7. The company has provided interest on the term loans from banks, including penal interest, at the rates provided in the loan sanction letters. No confirmation is obtained from lenders for the dues as these have been classified as Non- Performing Assets (NPA) by the respective banks.
8. We further draw attention on the following non compliances under the Companies Act, 2013 and rules thereon a. Non-appointment of Chief Financial Officer as required under section 203 of the said Act. b. The Company has drawn and utilised an amount Rs. 43.77 lakhs from the CSIL Employees Comprehensive Gratuity Trust fund for the purpose not intended in terms ofThe Payment of Gratuity Act, 1972. (See note No. 3.04 of the Financial Statements)
Our Report is not qualified in respect of the above matter.
Report on Other Legal and Regulatory Requirements
1. As required by the Companies (Auditors Report) Order 2015 ("the order"), issued by the Central Government of India in terms of sub-section (11) of section 143 of the Act, we give in the Annexure A, a statement on the matters specified in paragraphs 3 and 4 of the order to the extent applicable.
2. As required by Section143 (3) of the Act,we report that:
(a) We have sought and obtained all the information and explanations which to the best of our knowledge and belief were necessary for the purposes of our audit.

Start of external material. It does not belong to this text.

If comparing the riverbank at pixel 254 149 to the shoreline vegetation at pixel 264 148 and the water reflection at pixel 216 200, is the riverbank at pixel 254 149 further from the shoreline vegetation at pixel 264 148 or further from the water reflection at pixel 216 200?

(b) In our opinion, proper books of account as required by law have been kept by the Company so far as it appears from our examination of those books;
(c) The Balance Sheet, the Statement of Profit and Loss, and the Cash Flow Statement dealt with by this Report are in agreement with the books of account.
(d) In our opinion, except for the matters expressed in paras 7.2 and 7.3 of the Basis for Qualified opinion,the a fore said standalone financial statements comply with the Accounting Standards specified under Section 133 of the Act, read with Rule 7of the Companies (Accounts) Rules, 2014.
(e) In our opinion, the qualifications and matters specified in the Emphasis of Matter" paragraph, may have an adverse effect on the functioning of the Company.
(f) On the basis of the written representations received from the directors as on 31st March, 2017 taken on record by the Board of Directors, none of the directors is disqualified as on 31st March, 2017 from being appointed as a director in terms of Section 164(2) of the Act.
(g) with respect to the adequacy of the internal financial controls over financial reporting of the Company and the operating effectiveness of such controls, refer to our separate report in "Annexure B"; and
(h) With respect to the other matters to be included in the Auditors Report in accordance with Rule11 of the Companies (Audit and Auditors) Rules, 2014, in our opinion and to the best of our information and according to the explanations given to us :
i. The Company has disclosed the impact of pending litigations on its financial position in its financial statements Refer Note No. 3.25 to the financial statements;
ii. The Company did not have any long-term contracts including derivative contracts for which there were any material foreseeable losses;
iii. The Company has not transferred an amount of Rs. 7.21 Lakhs, which is required to be transferred to the Investor Education and Protection Fund.
iv. The Company has not provided requisite disclosures in its standalone financial statements as to holdings as well as dealings in Specified Bank Notes during the period from 8 November, 2016 to 30 December, 2016.